A block of data
-- begin --
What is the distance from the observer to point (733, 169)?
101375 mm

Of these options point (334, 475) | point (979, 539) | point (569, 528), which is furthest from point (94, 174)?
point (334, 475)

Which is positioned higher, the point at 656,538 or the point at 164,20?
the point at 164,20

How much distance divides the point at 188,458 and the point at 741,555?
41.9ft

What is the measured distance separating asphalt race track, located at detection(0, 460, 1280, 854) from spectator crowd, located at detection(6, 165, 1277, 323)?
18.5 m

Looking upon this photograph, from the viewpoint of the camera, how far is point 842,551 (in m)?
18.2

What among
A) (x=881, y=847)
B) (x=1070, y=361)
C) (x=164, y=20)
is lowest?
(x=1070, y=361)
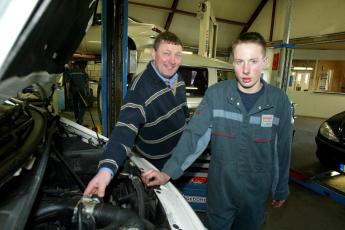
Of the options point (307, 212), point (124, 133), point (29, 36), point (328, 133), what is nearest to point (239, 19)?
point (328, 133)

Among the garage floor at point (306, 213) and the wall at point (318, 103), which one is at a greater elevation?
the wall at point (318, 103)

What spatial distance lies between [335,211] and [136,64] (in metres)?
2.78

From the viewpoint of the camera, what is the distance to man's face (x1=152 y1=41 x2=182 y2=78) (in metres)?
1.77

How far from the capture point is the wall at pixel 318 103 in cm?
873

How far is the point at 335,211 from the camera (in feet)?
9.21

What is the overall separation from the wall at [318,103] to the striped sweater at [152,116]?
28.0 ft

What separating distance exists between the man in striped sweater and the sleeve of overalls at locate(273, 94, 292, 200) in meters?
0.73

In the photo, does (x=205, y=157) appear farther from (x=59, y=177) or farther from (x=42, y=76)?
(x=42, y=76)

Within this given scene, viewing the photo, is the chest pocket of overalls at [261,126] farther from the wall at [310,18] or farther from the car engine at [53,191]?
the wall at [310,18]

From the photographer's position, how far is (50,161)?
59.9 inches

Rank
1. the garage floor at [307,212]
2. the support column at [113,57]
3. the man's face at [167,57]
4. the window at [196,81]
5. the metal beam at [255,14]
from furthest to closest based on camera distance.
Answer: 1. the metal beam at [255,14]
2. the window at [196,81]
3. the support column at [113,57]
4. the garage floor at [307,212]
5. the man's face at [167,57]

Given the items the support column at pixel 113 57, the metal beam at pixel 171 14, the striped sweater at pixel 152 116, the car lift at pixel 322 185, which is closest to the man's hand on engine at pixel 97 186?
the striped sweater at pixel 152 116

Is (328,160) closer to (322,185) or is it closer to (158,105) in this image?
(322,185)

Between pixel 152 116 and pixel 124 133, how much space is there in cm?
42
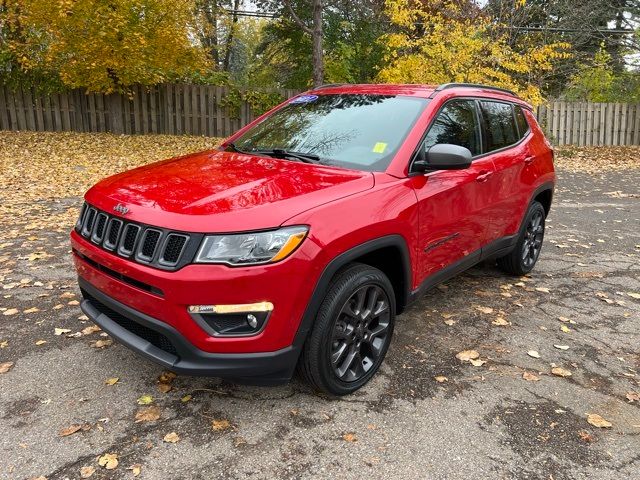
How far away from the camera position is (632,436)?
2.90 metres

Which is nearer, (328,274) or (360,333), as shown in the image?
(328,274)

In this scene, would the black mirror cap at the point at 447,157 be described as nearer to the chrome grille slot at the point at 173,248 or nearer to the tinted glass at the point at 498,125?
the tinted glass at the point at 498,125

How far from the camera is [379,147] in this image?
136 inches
-- end --
▶ [What you should do]:
Only the lines from the line with "From the photographer's" to the end of the records should be repeated, exactly and without pictures.

▶ [Exercise output]:
From the photographer's position, how far is (50,161)?
59.9 inches

Rank
1. the garage floor at [307,212]
2. the support column at [113,57]
3. the man's face at [167,57]
4. the window at [196,81]
5. the metal beam at [255,14]
from furthest to closest based on camera distance.
Answer: 1. the metal beam at [255,14]
2. the window at [196,81]
3. the support column at [113,57]
4. the garage floor at [307,212]
5. the man's face at [167,57]

Given the items the support column at pixel 113 57, the metal beam at pixel 171 14, the striped sweater at pixel 152 116, the car lift at pixel 322 185, which is closest to the man's hand on engine at pixel 97 186?
the striped sweater at pixel 152 116

Is (328,160) closer to (322,185) or is it closer to (158,105) in this image?
(322,185)

Between pixel 152 116 and pixel 124 133, how much space is there in cm?
42
How far away from the camera position is (632,436)?
2.90 metres

Which is nearer, (328,274) or (360,333), as shown in the image?
(328,274)

In this scene, would the black mirror cap at the point at 447,157 be described as nearer to the chrome grille slot at the point at 173,248 or nearer to the tinted glass at the point at 498,125?
the tinted glass at the point at 498,125

How far from the camera is [379,147] in this image?
136 inches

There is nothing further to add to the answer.